Patient*innen mit ME/CFS hatten einen niedrigeren funktionellen Status als Patient*innen mit MS, besonders in den Bereichen körperliche Aktivität und Vitalität, Schmerzen, allgemeiner Gesundheitszustand und im sozialen Bereich berichteten sie über größere Einschränkungen. Im emotionalen und psychischen Bereich unterschieden sich Patient*innen mit MS und mit ME/CFS jedoch nicht.

Patient*innen mit ME/CFS hatten auch höhere Werte auf allen Symptomen im Fragebogen, z.B. Fatigue, Post-Exertionale Malaise, Schlaf, Schmerzen, und kognitive Symptome. Einschränkungen der Studie sind, dass es keine körperliche Untersuchung gab, sondern die Teilnehmenden nur online und per Selbstbericht teilnahmen. Jedoch stellt diese Methode zur Feststellung der Symptome eine interessante Ergänzung zu bisherigen Methoden dar.

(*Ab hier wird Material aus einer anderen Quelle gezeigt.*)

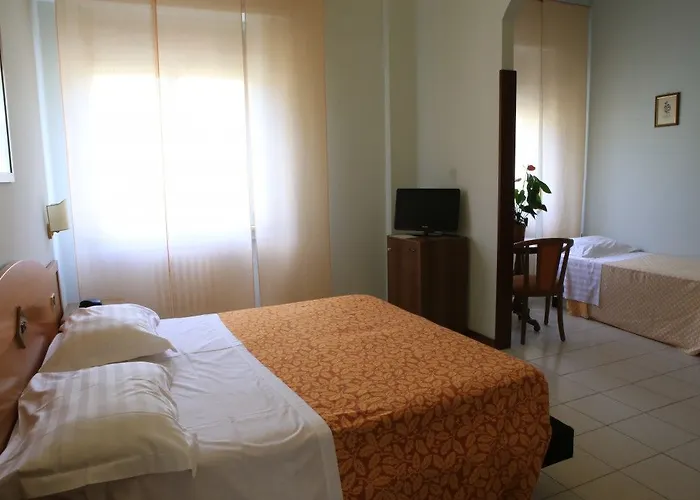 酒店 卡拉布雷西酒店 圣贝内代托-德尔特龙托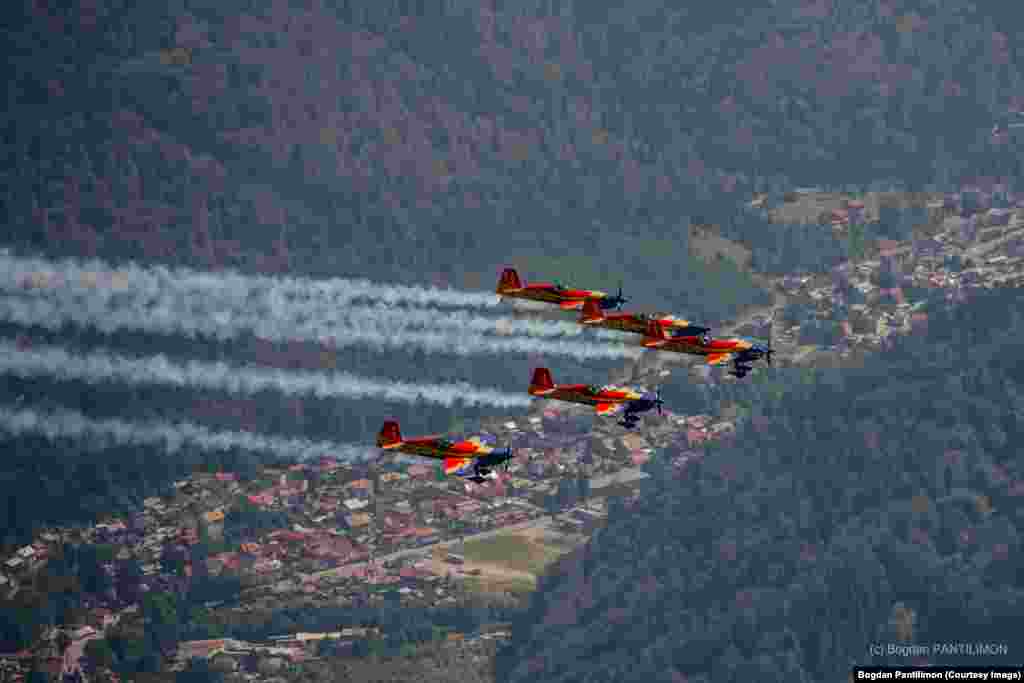 Piloții de la Aeroclubul României au participat cu avioane IAR 99 Şoim.
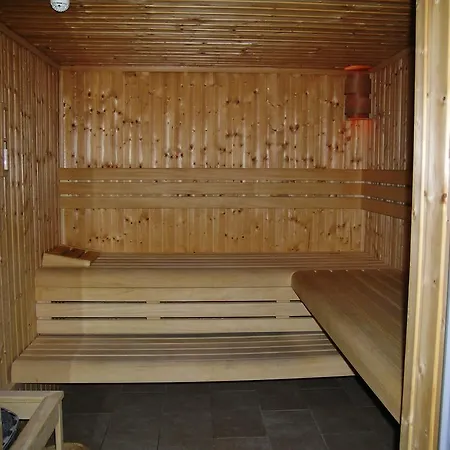 Club218 Viktoria Wellness Apartman Siófok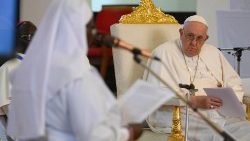 Giuba, la testimonianza di una suora durante l'incontro del Papa con vescovi, clero e religiosi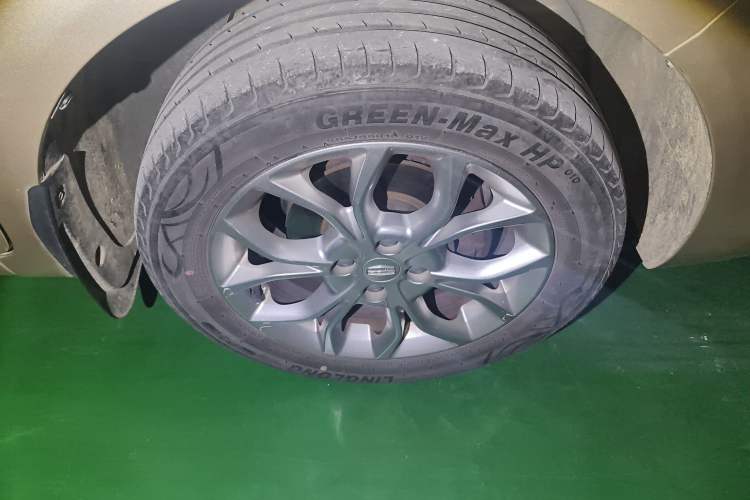 Used Geely Auto Vision 2018 1.5L Manual Happiness Edition Right Front Wheel Hub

Hier finden Sie das Abstract der Studie

 

Funktioneller Status und Lebenszufriedenheit von ME/CFS-Patient*innen niedriger als von Patient*innen mit Multipler Sklerose und gesunden Proband*innen

Wissenschaftler*innen aus London haben den funktionellen Status und die Lebenszufriedenheit von Patienti:nnen mit ME/CFS im Vergleich zu Patient*innen mit Multipler Sklerose (MS) und gesunden Proband*innen untersucht. Die Studie erschien im März 2018 in der Fachzeitschrift „PharmacoEconomics“.

Basierend auf der ME/ CFS Biobank-Datenbank aus Großbritannien wurden 52 Patient*innen mit ME/CFS (anhand CCC/ CDC-Kriterien), 52 Patient*innen mit MS und 52 gesunde Proband*innen ausgewählt. Der funktionelle Status und die Lebenszufriedenheit in acht Bereichen wurden mit einem etablierten Fragebogen (SF-36) gemessen. Patient*innen mit ME/CFS zeigten in allen Bereichen niedrigere Werte als gesunde Proband*innen und ebenfalls niedrigere Werte in fast allen Bereichen als Patient*innen mit MS. Die größten Unterschiede zeigten sich hinsichtlich empfundener sozialer Einschränkungen durch die Erkrankung. Patient*innen mit ME/CFS arbeiteten oder studierten zudem weniger Stunden pro Woche und hatten ein niedrigeres Einkommen als Patient*innen mit MS und gesunde Proband*innen. Die Daten sprechen also dafür, dass Patient*innen mit ME/CFS sich stärker in ihrem Leben eingeschränkt fühlen und eine geringere Lebenszufriedenheit berichten als die beiden Vergleichsgruppen, obwohl es zwischen den Gruppen vor Krankheitsbeginn keine bedeutsamen Unterschiede gab.